Demnach liegt ein typisierter Interessenkonflikt zwischen dem Sonderinteresse des Mehrheitsaktionärs und dem Gesellschaftsinteresse an der Durchsetzung von Ersatzansprüchen auch gegen ihre Organe nach den §§ 318, 93, 116 AktG vor.

Der Stimmrechtsausschluss gelte zudem gleichermaßen, wenn es darum geht, das Organ zu bestellen, das die Gesellschaft bei der Verfolgung von Ansprüchen vertreten soll, da von einem betroffenen Gesellschafter nicht erwartet werden könne, dass er einen Prozessvertreter auswählt und bestellt, der die Interessen der Gesellschaft gegen ihn selbst am entschiedensten vertritt.

Abschließend stellte der BGH fest, dass ein Geltendmachungsbeschluss gemäß § 147 Abs. 1 AktG hinreichend bestimmt sei, wenn er im Einzelnen umreißt, worin Pflichtverletzung und Tatbeitrag der Vorstands- oder Aufsichtsratsmitglieder bestehen sollen, gegen die die Gesellschaft Ersatzansprüche geltend machen möchte. Dabei spiele es keine Rolle, ob die Anspruchsverfolgung Aussicht auf Erfolg hat.

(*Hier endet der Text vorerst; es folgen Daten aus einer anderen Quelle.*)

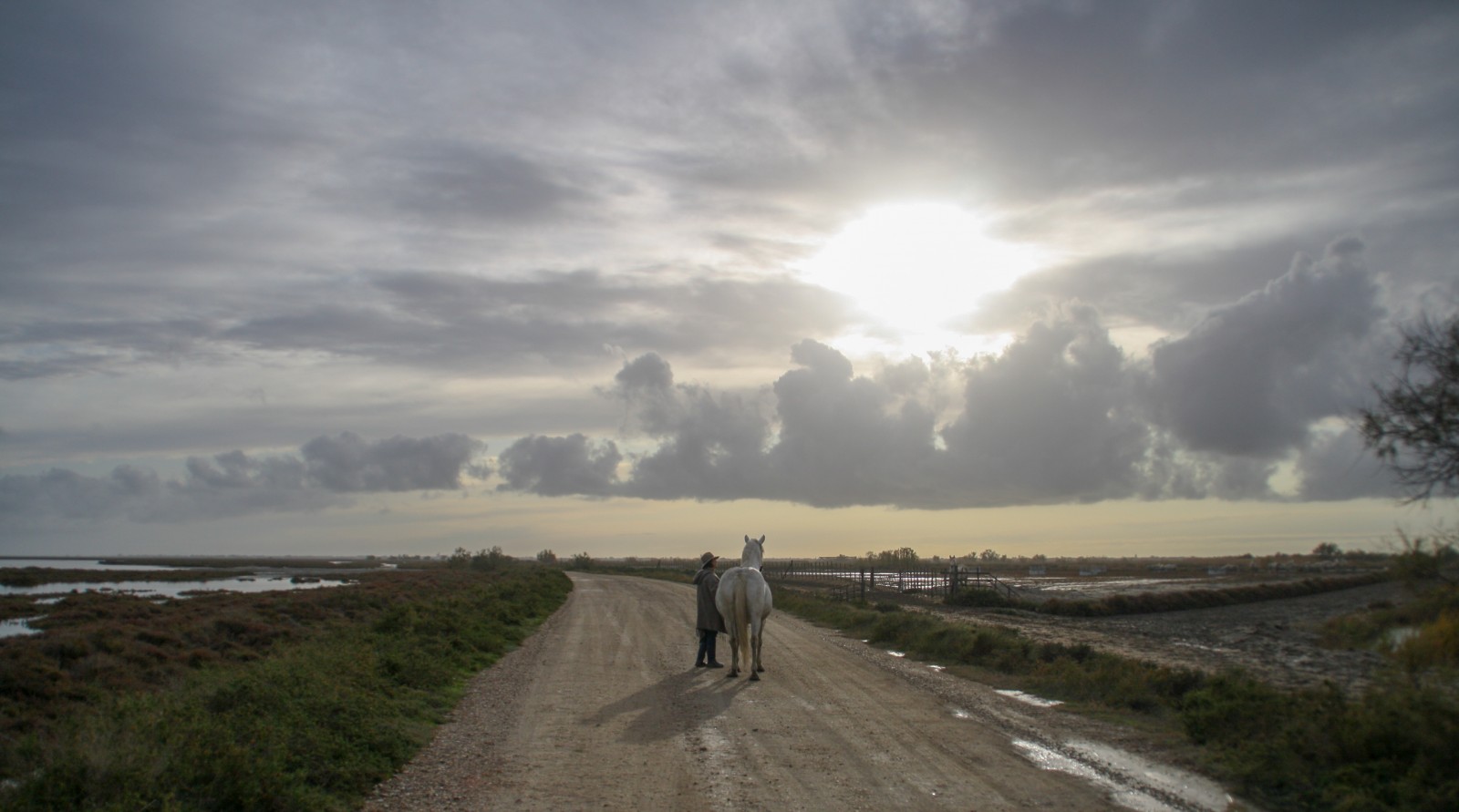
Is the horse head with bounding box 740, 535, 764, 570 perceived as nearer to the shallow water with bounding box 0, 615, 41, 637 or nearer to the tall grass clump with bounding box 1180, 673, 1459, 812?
the tall grass clump with bounding box 1180, 673, 1459, 812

Die zu § 46 Nr. 8 GmbHG entwickelten Erfordernisse an die Tatsachengrundlage eines Geltendmachungsbeschlusses seien auf § 147 Abs. 1 S. 1 AktG zu übertragen.

Praxishinweis | BGH II ZR 214/21

Ob ein Interessenkonflikt im Rahmen einer Beschlussfassung vorliegt, die zum Ausschluss des Stimmrechts führen, ist eine stark einzelfallabhängige Frage. Der BGH erweitert einen Stimmrechtsausschluss eines Aktionärs aufgrund sinngemäßer Anwendung des § 136 Abs. 1 S. 1 AktG nun jedenfalls hinsichtlich solcher Beschlüsse, die nicht unmittelbar die Geltendmachung von Ersatzansprüchen gegen den Aktionär zum Gegenstand haben, aber dieser gleichwohl mittelbar über ein eigenes (Fehl-) Verhalten aus dem gleichen Lebenssachverhalt urteilen würde und dieses dadurch billigt oder missbilligt. Diese Gleichsetzung scheint auch insofern angemessen, dass ein (Mehrheits-)Aktionär seine eigenen Interessen nicht mit den Interessen der Gesellschaft gleichsetzen darf. Mithin eröffnet die Rspr. des BGH die Möglichkeit weiterer Analogien zu § 136 Abs. 1 S. 1 AktG, sofern der Grundgedanke des § 136 Abs. 1 S. 1 AktG („ein Gesellschafter darf nicht Richter in eigener Sache sein“) berührt ist.